• WRITTEN INSTRUCTION 1
List the five "Big 5" relationship values named in the passage about listening and love below.

• TEXT EXCERPT
--- Start ---

So… I lose if I give up, and I lose if I strive to “win” or secure the accolades of “being right”… So, what then? Deep listening. (Oh, and stop trying to “win“!) Really listening, without waiting to talk, without holding on to mental notes about how that other person is wrong, without grudging them the chance to talk about how they feel, without resenting them for the feelings they have, and without taking their experience personally – really listening, to their words, and doing my best to understand what they seek to communicate, without criticism of how they choose to attempt to do so. Loving kindness helps, too. It’s worthwhile to at least go into an emotional discussion accepting that my lover is “with me”, not against me, and that their intention is something other than causing me pain, or creating conflict. It’s not always easy. Previous relationships that have failed on the rocky shores of emotional abuse or manipulation still have some power to affect my ease with love, or color my assumptions. Here too, there are verbs involved, and I slowly learn to choose differently.

I smile, sipping my coffee. My thoughts drift from the challenges to the things that feel so easy. The sky begins to lighten on the horizon. Commuter traffic becomes a background hum that is more continuous. I think about love’s delights, and also distractedly wonder if I would be more comfortable if I put on a sweater… My thoughts shift to the subtleties of comforting and being comforted, and what matters most to love. I think about my “Big 5” relationship values, and test my assumptions, again: Respect, Reciprocity, Consideration, Compassion, and Openness. There’s always benefit to more practice. I’m very human. I consider my relationship with my traveling partner; he’s very human, too. I smile, thinking of his smile. I finish my coffee.

Today is a good day to listen deeply, and to love without reservations. Today is a good day to test assumptions, and respect Wheaton’s Law.

Begin again. Seriously, whatever it is that’s just not working out well, take the morning as a starting point, and begin again. Do over! Be the person you most want to be – today. Now. The very next conversation. It may go very well, it may go very poorly – it may take practice to be who you most want to be, as a human being. The distance between one human being and her goals varies by human being. We are each having our own experience.

Begin again.

It may go well, it may go poorly – you can even begin again tomorrow. Again. Don’t like who you are, when you think about the person in the mirror? Make different choices. Use different words. Begin yet again. Do you. No one else can be the person that you are, yourself. There is so much more to being and becoming than school-job-car-career-marriage-house-children-retirement-death, isn’t there?

--- End ---

• WRITTEN INSTRUCTION 2
Copy the records from the line containing "Segment regions of" through the end of the records. Leave the pictures out.

[Stored records]
--- Start ---

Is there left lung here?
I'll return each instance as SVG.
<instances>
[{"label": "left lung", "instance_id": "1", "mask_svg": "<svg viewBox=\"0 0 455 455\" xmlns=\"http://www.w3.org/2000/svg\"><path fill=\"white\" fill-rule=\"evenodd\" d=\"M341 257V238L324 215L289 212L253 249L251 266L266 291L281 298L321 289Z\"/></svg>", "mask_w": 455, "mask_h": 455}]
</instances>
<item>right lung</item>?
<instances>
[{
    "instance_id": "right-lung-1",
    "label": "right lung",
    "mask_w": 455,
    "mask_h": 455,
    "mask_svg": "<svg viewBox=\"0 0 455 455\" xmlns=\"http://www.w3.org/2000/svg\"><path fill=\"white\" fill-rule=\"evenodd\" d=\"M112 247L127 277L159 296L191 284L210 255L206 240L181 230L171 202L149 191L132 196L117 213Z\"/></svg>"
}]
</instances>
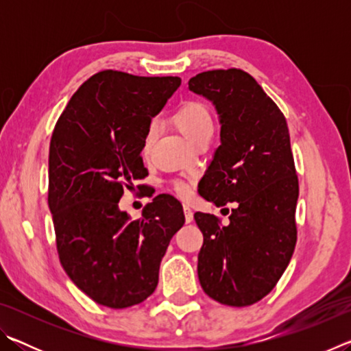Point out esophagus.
<instances>
[{
    "label": "esophagus",
    "mask_w": 351,
    "mask_h": 351,
    "mask_svg": "<svg viewBox=\"0 0 351 351\" xmlns=\"http://www.w3.org/2000/svg\"><path fill=\"white\" fill-rule=\"evenodd\" d=\"M184 217H186V223H192L193 221V212L190 209L189 204H184Z\"/></svg>",
    "instance_id": "obj_1"
}]
</instances>
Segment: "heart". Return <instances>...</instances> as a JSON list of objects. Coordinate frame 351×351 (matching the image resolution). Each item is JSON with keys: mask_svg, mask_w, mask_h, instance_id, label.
Instances as JSON below:
<instances>
[{"mask_svg": "<svg viewBox=\"0 0 351 351\" xmlns=\"http://www.w3.org/2000/svg\"><path fill=\"white\" fill-rule=\"evenodd\" d=\"M173 123L180 128V132L186 136V138L195 145L199 139L206 138V136L213 134V119L210 114V110L203 102L198 100H190L181 105L180 108L175 111L173 114ZM154 138H156V127L154 123H150L147 127L144 134V152L152 147ZM173 189L178 195L186 197L190 192V186L182 180L173 181Z\"/></svg>", "mask_w": 351, "mask_h": 351, "instance_id": "1", "label": "heart"}]
</instances>
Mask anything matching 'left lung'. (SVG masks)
Returning a JSON list of instances; mask_svg holds the SVG:
<instances>
[{"mask_svg":"<svg viewBox=\"0 0 351 351\" xmlns=\"http://www.w3.org/2000/svg\"><path fill=\"white\" fill-rule=\"evenodd\" d=\"M189 90L215 105L221 123L199 195L217 207L237 204L228 226L210 213L193 215L204 237L199 283L219 304L249 306L276 287L297 241L299 180L287 119L241 69L197 74Z\"/></svg>","mask_w":351,"mask_h":351,"instance_id":"left-lung-1","label":"left lung"}]
</instances>
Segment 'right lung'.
Listing matches in <instances>:
<instances>
[{"instance_id": "right-lung-1", "label": "right lung", "mask_w": 351, "mask_h": 351, "mask_svg": "<svg viewBox=\"0 0 351 351\" xmlns=\"http://www.w3.org/2000/svg\"><path fill=\"white\" fill-rule=\"evenodd\" d=\"M180 77L100 71L71 97L52 132L47 204L57 252L71 280L99 305L128 308L158 287L159 265L182 228L178 199L158 195L130 219L123 189L142 180L144 134Z\"/></svg>"}]
</instances>
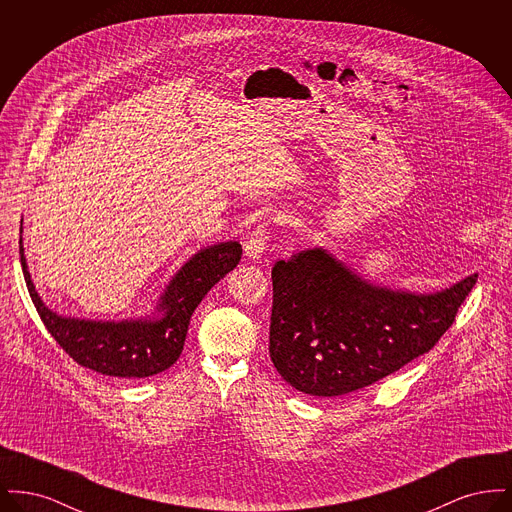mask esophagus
<instances>
[{
  "label": "esophagus",
  "instance_id": "esophagus-1",
  "mask_svg": "<svg viewBox=\"0 0 512 512\" xmlns=\"http://www.w3.org/2000/svg\"><path fill=\"white\" fill-rule=\"evenodd\" d=\"M267 234V224H259L247 234L244 242L245 257L255 261L263 255V251L267 249Z\"/></svg>",
  "mask_w": 512,
  "mask_h": 512
}]
</instances>
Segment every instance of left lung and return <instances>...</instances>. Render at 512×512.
Segmentation results:
<instances>
[{
  "instance_id": "left-lung-1",
  "label": "left lung",
  "mask_w": 512,
  "mask_h": 512,
  "mask_svg": "<svg viewBox=\"0 0 512 512\" xmlns=\"http://www.w3.org/2000/svg\"><path fill=\"white\" fill-rule=\"evenodd\" d=\"M478 274L436 293L374 286L326 249L272 267L270 359L295 390L336 397L428 353L449 330Z\"/></svg>"
}]
</instances>
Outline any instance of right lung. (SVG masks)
Returning a JSON list of instances; mask_svg holds the SVG:
<instances>
[{
    "label": "right lung",
    "instance_id": "obj_1",
    "mask_svg": "<svg viewBox=\"0 0 512 512\" xmlns=\"http://www.w3.org/2000/svg\"><path fill=\"white\" fill-rule=\"evenodd\" d=\"M19 244L26 288L51 338L78 365L119 378H146L174 365L184 349L195 307L242 259V245L238 242H222L201 249L176 272L161 295L157 307L163 313L161 318L96 322L59 317L49 311L30 280L23 238Z\"/></svg>",
    "mask_w": 512,
    "mask_h": 512
}]
</instances>
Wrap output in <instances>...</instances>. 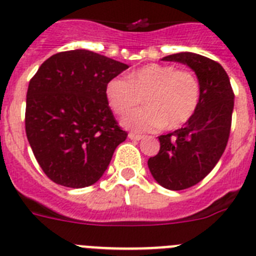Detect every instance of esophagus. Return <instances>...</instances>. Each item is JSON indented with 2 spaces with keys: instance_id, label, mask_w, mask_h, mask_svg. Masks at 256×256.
I'll return each instance as SVG.
<instances>
[{
  "instance_id": "1",
  "label": "esophagus",
  "mask_w": 256,
  "mask_h": 256,
  "mask_svg": "<svg viewBox=\"0 0 256 256\" xmlns=\"http://www.w3.org/2000/svg\"><path fill=\"white\" fill-rule=\"evenodd\" d=\"M128 137H130V140H134V141H140L141 138H144L142 134H138V133H133V132H130V134H128Z\"/></svg>"
}]
</instances>
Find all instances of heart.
I'll return each mask as SVG.
<instances>
[{
	"label": "heart",
	"mask_w": 256,
	"mask_h": 256,
	"mask_svg": "<svg viewBox=\"0 0 256 256\" xmlns=\"http://www.w3.org/2000/svg\"><path fill=\"white\" fill-rule=\"evenodd\" d=\"M104 93L118 115H126L144 96L146 107L123 119L124 126L137 132L178 128L193 116L200 102V84L193 71L160 63L142 66L130 72L128 80L111 78Z\"/></svg>",
	"instance_id": "b5f03b06"
}]
</instances>
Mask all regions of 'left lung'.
I'll return each instance as SVG.
<instances>
[{
    "label": "left lung",
    "instance_id": "left-lung-1",
    "mask_svg": "<svg viewBox=\"0 0 256 256\" xmlns=\"http://www.w3.org/2000/svg\"><path fill=\"white\" fill-rule=\"evenodd\" d=\"M162 60L189 66L200 84L196 114L182 128L159 136V152L148 160L158 184L182 190L202 181L222 158L230 133L234 93L226 70L207 56L185 52Z\"/></svg>",
    "mask_w": 256,
    "mask_h": 256
}]
</instances>
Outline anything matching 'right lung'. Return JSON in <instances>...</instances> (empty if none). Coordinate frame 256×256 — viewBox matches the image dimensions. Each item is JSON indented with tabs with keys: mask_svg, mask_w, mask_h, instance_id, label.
<instances>
[{
	"mask_svg": "<svg viewBox=\"0 0 256 256\" xmlns=\"http://www.w3.org/2000/svg\"><path fill=\"white\" fill-rule=\"evenodd\" d=\"M130 66L89 50L52 56L30 78L26 133L48 178L67 188L101 178L128 133L118 126L106 85Z\"/></svg>",
	"mask_w": 256,
	"mask_h": 256,
	"instance_id": "obj_1",
	"label": "right lung"
}]
</instances>
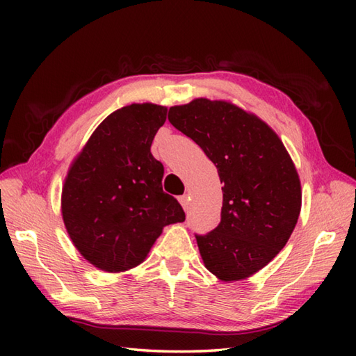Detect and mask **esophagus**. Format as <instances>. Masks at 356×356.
Wrapping results in <instances>:
<instances>
[{
  "label": "esophagus",
  "instance_id": "34e87169",
  "mask_svg": "<svg viewBox=\"0 0 356 356\" xmlns=\"http://www.w3.org/2000/svg\"><path fill=\"white\" fill-rule=\"evenodd\" d=\"M179 202H180V205H182V208H184L185 211H188V208H190V197H188L186 194H185V195H180Z\"/></svg>",
  "mask_w": 356,
  "mask_h": 356
}]
</instances>
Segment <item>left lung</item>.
I'll use <instances>...</instances> for the list:
<instances>
[{
	"label": "left lung",
	"instance_id": "obj_1",
	"mask_svg": "<svg viewBox=\"0 0 356 356\" xmlns=\"http://www.w3.org/2000/svg\"><path fill=\"white\" fill-rule=\"evenodd\" d=\"M168 120L205 151L225 184L220 223L195 237L203 264L225 283L252 277L298 222L301 182L292 157L264 120L231 101L195 97L171 107Z\"/></svg>",
	"mask_w": 356,
	"mask_h": 356
}]
</instances>
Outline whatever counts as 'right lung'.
Segmentation results:
<instances>
[{
  "instance_id": "add662e5",
  "label": "right lung",
  "mask_w": 356,
  "mask_h": 356,
  "mask_svg": "<svg viewBox=\"0 0 356 356\" xmlns=\"http://www.w3.org/2000/svg\"><path fill=\"white\" fill-rule=\"evenodd\" d=\"M166 111L151 102L113 111L67 171L61 193L67 234L104 272L139 266L165 226L185 220L179 202L163 193V165L149 151Z\"/></svg>"
}]
</instances>
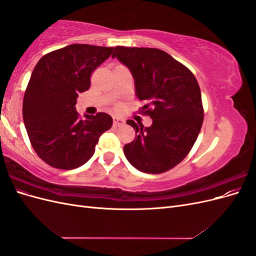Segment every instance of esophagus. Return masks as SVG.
Wrapping results in <instances>:
<instances>
[{
  "label": "esophagus",
  "mask_w": 256,
  "mask_h": 256,
  "mask_svg": "<svg viewBox=\"0 0 256 256\" xmlns=\"http://www.w3.org/2000/svg\"><path fill=\"white\" fill-rule=\"evenodd\" d=\"M124 125V120L122 118H113V126L118 127V126H122Z\"/></svg>",
  "instance_id": "obj_1"
}]
</instances>
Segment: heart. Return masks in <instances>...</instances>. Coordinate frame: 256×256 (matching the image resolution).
Returning <instances> with one entry per match:
<instances>
[{
	"label": "heart",
	"instance_id": "heart-1",
	"mask_svg": "<svg viewBox=\"0 0 256 256\" xmlns=\"http://www.w3.org/2000/svg\"><path fill=\"white\" fill-rule=\"evenodd\" d=\"M116 108H120V106H116Z\"/></svg>",
	"mask_w": 256,
	"mask_h": 256
}]
</instances>
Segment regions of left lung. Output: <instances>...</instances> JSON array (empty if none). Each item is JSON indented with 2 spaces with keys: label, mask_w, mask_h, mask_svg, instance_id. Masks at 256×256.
Returning <instances> with one entry per match:
<instances>
[{
  "label": "left lung",
  "mask_w": 256,
  "mask_h": 256,
  "mask_svg": "<svg viewBox=\"0 0 256 256\" xmlns=\"http://www.w3.org/2000/svg\"><path fill=\"white\" fill-rule=\"evenodd\" d=\"M134 78L136 94L150 116V127L129 120L134 140L124 146L127 160L143 173L160 174L189 154L202 128L204 109L200 85L189 68L156 48L118 46L112 54Z\"/></svg>",
  "instance_id": "1"
}]
</instances>
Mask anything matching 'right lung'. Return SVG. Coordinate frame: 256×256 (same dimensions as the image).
<instances>
[{
    "label": "right lung",
    "mask_w": 256,
    "mask_h": 256,
    "mask_svg": "<svg viewBox=\"0 0 256 256\" xmlns=\"http://www.w3.org/2000/svg\"><path fill=\"white\" fill-rule=\"evenodd\" d=\"M113 49L74 44L44 54L35 66L23 97V122L35 152L50 166H83L94 154L100 136L112 127L109 114L82 120L74 106Z\"/></svg>",
    "instance_id": "right-lung-1"
}]
</instances>
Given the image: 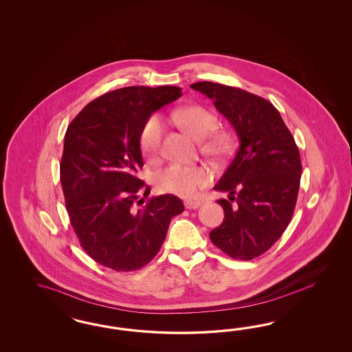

--- End ---

• TASK ANSWER 1
Respect, Reciprocity, Consideration, Compassion, Openness

• TASK ANSWER 2
Segment regions of left lung. Output: <instances>...</instances> JSON array (empty if none). Each item is JSON indented with 2 spaces with keys: label, mask_w, mask_h, mask_svg, instance_id. Masks at 256×256.
Returning <instances> with one entry per match:
<instances>
[{
  "label": "left lung",
  "mask_w": 256,
  "mask_h": 256,
  "mask_svg": "<svg viewBox=\"0 0 256 256\" xmlns=\"http://www.w3.org/2000/svg\"><path fill=\"white\" fill-rule=\"evenodd\" d=\"M134 78L136 94L150 116V127L129 120L134 140L124 146L127 160L143 173L160 174L189 154L202 128L204 109L200 85L189 68L156 48L118 46L112 54Z\"/></svg>",
  "instance_id": "1"
}]
</instances>
Mask anything matching 'right lung'. Return SVG. Coordinate frame: 256×256 (same dimensions as the image).
<instances>
[{
    "label": "right lung",
    "mask_w": 256,
    "mask_h": 256,
    "mask_svg": "<svg viewBox=\"0 0 256 256\" xmlns=\"http://www.w3.org/2000/svg\"><path fill=\"white\" fill-rule=\"evenodd\" d=\"M113 49L74 44L44 54L35 66L23 97V122L35 152L50 166H83L94 154L100 136L112 127L109 114L82 120L74 106Z\"/></svg>",
    "instance_id": "right-lung-1"
}]
</instances>
Given the image: 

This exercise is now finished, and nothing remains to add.